9. The intention of the respondent-company was that it would go before the Commission and ask for reduction of the charges to be levied on the consumers, so as to adjust the refunded amount, thereby ensuring that the consumers, who suffered the levy of the tax imposed earlier, would be recompensed. However, we may note that this gargantuan exercise would involve more than a crore of consumers situated in two cities, Ahmedabad and Surat. Further, it would be an equally unworkable exercise for the authorities concerned to verify whether the consumers who actually bore the burden of the levy of tax were the beneficiaries of such refund.
10. Further, we must also note that this procedure, which was suggested by the respondent-company and accepted by the High Court by way of the impugned judgment/order, introduces an altogether alien modality for disbursal of a refund, which is not contemplated by Section 54 of the CGST Act and the Rules framed therein.

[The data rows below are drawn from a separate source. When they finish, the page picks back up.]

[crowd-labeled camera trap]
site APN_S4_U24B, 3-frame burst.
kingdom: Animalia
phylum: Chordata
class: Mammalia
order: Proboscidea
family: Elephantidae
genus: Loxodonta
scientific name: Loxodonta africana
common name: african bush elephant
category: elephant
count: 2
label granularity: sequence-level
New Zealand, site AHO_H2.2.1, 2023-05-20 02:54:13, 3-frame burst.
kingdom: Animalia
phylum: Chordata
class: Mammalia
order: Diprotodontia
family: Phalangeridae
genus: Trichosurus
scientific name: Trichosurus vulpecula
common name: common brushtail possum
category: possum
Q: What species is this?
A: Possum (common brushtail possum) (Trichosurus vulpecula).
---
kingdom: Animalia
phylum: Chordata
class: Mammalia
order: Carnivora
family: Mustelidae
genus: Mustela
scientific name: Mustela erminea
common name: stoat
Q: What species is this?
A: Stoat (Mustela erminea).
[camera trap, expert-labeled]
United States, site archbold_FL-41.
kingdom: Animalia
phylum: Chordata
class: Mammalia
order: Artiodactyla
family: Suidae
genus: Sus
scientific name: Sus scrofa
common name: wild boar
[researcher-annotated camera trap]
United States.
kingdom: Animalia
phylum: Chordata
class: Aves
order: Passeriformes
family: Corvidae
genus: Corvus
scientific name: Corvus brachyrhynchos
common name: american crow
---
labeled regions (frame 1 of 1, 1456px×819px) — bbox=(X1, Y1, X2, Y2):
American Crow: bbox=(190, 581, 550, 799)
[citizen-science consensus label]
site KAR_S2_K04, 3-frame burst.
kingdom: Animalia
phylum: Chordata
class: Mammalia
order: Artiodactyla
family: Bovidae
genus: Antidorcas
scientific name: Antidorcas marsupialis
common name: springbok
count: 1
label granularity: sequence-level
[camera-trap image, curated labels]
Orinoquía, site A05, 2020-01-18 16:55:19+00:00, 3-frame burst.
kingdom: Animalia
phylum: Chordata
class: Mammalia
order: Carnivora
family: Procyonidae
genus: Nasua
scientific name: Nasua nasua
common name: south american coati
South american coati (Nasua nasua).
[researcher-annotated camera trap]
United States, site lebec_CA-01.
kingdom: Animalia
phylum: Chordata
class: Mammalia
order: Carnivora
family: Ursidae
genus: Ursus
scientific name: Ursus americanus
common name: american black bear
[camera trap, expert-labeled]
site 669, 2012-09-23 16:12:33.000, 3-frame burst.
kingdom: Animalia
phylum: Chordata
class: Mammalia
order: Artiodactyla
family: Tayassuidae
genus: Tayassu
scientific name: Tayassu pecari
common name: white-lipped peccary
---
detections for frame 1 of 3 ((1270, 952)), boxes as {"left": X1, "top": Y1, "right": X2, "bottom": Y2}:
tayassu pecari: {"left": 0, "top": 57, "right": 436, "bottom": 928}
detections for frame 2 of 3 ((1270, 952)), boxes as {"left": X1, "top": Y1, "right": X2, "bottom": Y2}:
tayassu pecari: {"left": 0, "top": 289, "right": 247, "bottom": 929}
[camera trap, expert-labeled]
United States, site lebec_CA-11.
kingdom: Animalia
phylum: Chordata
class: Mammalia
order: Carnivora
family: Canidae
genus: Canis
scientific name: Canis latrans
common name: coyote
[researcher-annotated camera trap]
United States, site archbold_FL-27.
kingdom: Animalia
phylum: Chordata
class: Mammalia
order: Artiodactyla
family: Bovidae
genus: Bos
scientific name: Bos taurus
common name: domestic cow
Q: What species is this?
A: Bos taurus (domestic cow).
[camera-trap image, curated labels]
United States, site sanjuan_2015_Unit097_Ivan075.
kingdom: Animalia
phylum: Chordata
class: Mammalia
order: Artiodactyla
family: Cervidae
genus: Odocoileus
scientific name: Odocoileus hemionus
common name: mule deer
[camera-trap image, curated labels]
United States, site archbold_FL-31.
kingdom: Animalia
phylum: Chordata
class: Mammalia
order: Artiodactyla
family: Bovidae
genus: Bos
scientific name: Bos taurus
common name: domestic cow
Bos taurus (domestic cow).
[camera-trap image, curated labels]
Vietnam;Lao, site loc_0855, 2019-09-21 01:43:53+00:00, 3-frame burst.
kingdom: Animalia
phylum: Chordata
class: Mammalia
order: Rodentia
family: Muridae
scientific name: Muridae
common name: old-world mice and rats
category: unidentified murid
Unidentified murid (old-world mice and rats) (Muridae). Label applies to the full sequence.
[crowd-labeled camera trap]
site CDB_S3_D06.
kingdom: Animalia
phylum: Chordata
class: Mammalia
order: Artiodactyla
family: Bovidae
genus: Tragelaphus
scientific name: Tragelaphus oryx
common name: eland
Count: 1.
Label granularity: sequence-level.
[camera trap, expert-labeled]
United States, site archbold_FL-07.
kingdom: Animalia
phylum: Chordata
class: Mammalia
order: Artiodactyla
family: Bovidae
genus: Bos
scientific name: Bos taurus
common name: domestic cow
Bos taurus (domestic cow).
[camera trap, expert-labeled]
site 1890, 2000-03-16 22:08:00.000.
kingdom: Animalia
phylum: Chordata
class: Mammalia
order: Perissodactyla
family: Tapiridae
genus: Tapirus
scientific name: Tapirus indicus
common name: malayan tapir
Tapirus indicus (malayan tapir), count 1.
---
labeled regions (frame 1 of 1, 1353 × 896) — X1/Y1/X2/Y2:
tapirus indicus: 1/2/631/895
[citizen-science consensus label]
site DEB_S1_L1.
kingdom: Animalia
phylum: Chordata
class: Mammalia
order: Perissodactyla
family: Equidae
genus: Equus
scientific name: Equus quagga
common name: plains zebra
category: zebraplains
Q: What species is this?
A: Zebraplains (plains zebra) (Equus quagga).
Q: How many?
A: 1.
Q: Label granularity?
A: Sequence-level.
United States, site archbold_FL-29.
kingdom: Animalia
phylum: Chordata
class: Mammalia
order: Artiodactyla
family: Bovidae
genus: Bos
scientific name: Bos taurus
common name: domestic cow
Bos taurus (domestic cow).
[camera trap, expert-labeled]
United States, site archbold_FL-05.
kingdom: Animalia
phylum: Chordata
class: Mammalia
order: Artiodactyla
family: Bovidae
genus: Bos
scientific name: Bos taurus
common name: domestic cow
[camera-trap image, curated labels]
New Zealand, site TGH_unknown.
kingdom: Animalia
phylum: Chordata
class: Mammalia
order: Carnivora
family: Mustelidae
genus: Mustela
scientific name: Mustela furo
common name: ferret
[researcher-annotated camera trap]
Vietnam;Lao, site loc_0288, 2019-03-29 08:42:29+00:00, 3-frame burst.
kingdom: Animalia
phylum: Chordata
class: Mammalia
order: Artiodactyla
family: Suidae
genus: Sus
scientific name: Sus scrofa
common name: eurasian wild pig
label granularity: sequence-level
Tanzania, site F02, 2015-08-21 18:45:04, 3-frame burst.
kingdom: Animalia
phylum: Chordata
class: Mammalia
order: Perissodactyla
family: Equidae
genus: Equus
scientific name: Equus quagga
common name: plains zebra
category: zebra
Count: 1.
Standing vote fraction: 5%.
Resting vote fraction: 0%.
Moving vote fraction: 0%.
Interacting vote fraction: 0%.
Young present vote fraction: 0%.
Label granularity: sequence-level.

11. We are, therefore, of the opinion that the judgment under challenge is not sustainable on facts and in law. The same is, accordingly, set aside.
12. The respondent-company shall transfer Rs.19,28,86,868/- (Rupees nineteen crores twenty eight lakhs eighty six thousand eight hundred sixty eight only) to the authorities concerned so as to be credited to the Consumer Welfare Fund, referred to in Section 57 of the CGST Act. The respondent-company shall complete this exercise within a period of three months from today.
13. The appeal is allowed in the aforestated terms.
14. Pending application(s), if any, shall stand disposed of.